___ Excerpt to read ___
As an employer, you are responsible for keeping your employees safe. That doesn't simply involve providing them with protective gear nor is it solely about keeping their equipment in working order. You need to ensure your entire workplace is safe and free of hazards.
That includes the floor.
According to research released by the Centers for Disease Control and Prevention, 27 percent of nonfatal work injuries requiring time off was related to slips, trips, and falls. They are the leading cause of workplace injury, coming in just behind contact with equipment and overexertion. It's not surprising, then, that the Occupational Safety & Health Administration (OSHA) has published a fairly comprehensive set of standards and regulations related to floor safety.
OSHA Floor Safety: An Overview
- 22(a): Surfaces must be kept free of hazards such as sharp or protruding objects, loose boards, corrosion, leaks, spills, snow, and ice. All floors must be kept dry and clean whenever feasible. In areas with fluid flow, a business must install and maintain proper drainage, and provide dry standing areas such as platforms, mats, or false floors.
___ Information given ___
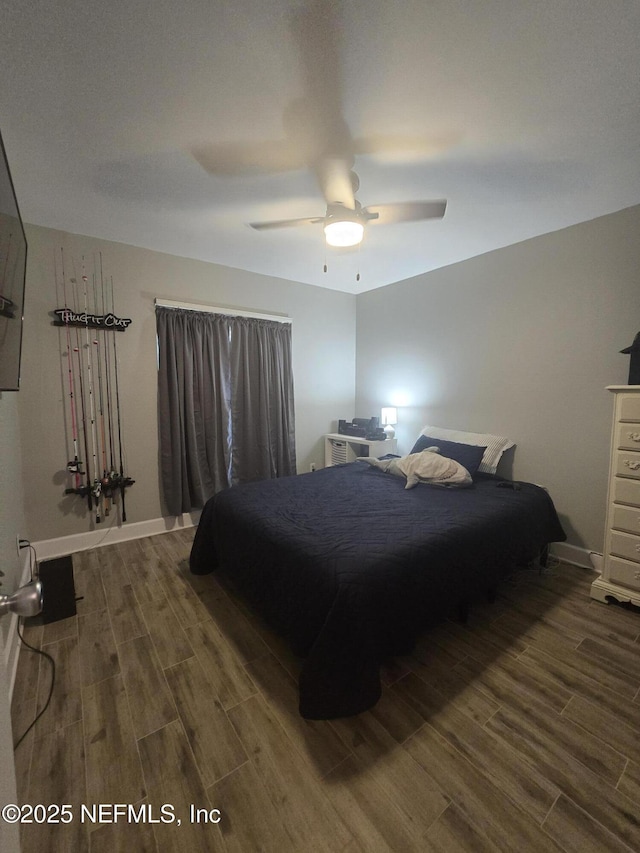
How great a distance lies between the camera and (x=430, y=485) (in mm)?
2596

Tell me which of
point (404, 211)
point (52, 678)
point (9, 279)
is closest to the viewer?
point (9, 279)

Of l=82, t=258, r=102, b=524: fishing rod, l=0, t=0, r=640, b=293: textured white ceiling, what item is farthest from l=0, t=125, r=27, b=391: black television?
l=82, t=258, r=102, b=524: fishing rod

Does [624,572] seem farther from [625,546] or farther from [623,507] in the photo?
[623,507]

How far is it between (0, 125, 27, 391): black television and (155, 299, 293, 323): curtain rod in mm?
1459

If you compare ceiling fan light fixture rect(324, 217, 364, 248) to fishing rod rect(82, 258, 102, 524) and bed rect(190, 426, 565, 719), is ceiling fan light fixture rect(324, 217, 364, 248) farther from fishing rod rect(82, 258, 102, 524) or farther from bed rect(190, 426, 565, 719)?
fishing rod rect(82, 258, 102, 524)

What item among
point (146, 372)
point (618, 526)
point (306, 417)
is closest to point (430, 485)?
point (618, 526)

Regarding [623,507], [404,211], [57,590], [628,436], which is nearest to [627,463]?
[628,436]

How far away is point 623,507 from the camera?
205cm

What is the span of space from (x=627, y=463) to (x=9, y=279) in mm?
3153

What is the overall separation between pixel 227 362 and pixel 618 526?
3279 millimetres

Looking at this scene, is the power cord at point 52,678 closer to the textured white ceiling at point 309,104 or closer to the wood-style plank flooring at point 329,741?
the wood-style plank flooring at point 329,741

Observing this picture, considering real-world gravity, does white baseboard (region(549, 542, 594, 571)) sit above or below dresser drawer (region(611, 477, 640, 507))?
below

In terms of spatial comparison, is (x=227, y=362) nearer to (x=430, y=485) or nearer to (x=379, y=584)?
(x=430, y=485)

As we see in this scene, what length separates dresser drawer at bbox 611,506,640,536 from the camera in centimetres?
200
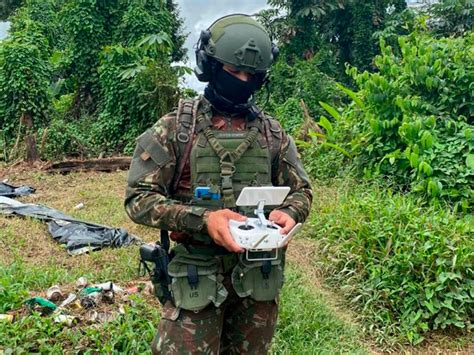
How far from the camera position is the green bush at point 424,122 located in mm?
4703

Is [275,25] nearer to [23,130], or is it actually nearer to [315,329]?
[23,130]

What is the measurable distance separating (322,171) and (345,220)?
2.04 meters

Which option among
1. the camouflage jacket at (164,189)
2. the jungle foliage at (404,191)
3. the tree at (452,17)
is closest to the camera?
the camouflage jacket at (164,189)

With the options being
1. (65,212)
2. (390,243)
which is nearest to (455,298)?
(390,243)

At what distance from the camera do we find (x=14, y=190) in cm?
680

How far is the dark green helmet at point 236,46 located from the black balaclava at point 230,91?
1.7 inches

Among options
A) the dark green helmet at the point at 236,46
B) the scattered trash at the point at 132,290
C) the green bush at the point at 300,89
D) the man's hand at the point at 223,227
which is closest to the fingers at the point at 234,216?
the man's hand at the point at 223,227

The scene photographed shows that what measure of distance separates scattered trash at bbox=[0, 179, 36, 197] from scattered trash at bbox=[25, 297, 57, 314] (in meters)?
3.93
___
**Task instructions**
A. According to the text on workplace floor safety, what percentage of nonfatal work injuries requiring time off was related to slips, trips, and falls?
B. Pick up the text on workplace floor safety after its last sentence and continue it.

**Results for the exercise**
A. 27 percent

B.
- 22 (b): Surfaces must be capable of supporting their maximum intended load.
- 22 (c): Each employee must have a safe means of access to and from the workplace.
- 22 (d): Surfaces must be regularly inspected and maintained in a safe condition. Hazardous conditions must be immediately corrected and repaired before a surface is used again, or cordoned off if the hazard cannot be immediately repaired. If repair or maintenance may impact a surface's structural integrity, it must be completed or supervised by a qualified individual.
The Occupational Health & Safety Magazine, a leading publication for health and safety professionals, also recommends establishing procedures for routine floor cleaning, particularly in areas with floor drains. Although this is not a specific regulatory requirement, it does help an organization to maintain their floors and comply with OSHA's actual regulations. It's therefore highly advisable.
It's also important to note that the regulations above apply to all walking surfaces in and around a place of employment, including sidewalks, driveways, courtyards, and parking lots. With the exception of floor repair, there are no specific regulations concerning upkeep, and your business may handle this either in-house or through a third party.
Per OHS Magazine, delivery areas, waste collection areas, and common areas such as cafeterias and restrooms as areas with a particularly high risk of slips, trips, and falls, so these areas should be given extra attention where floor safety is concerned.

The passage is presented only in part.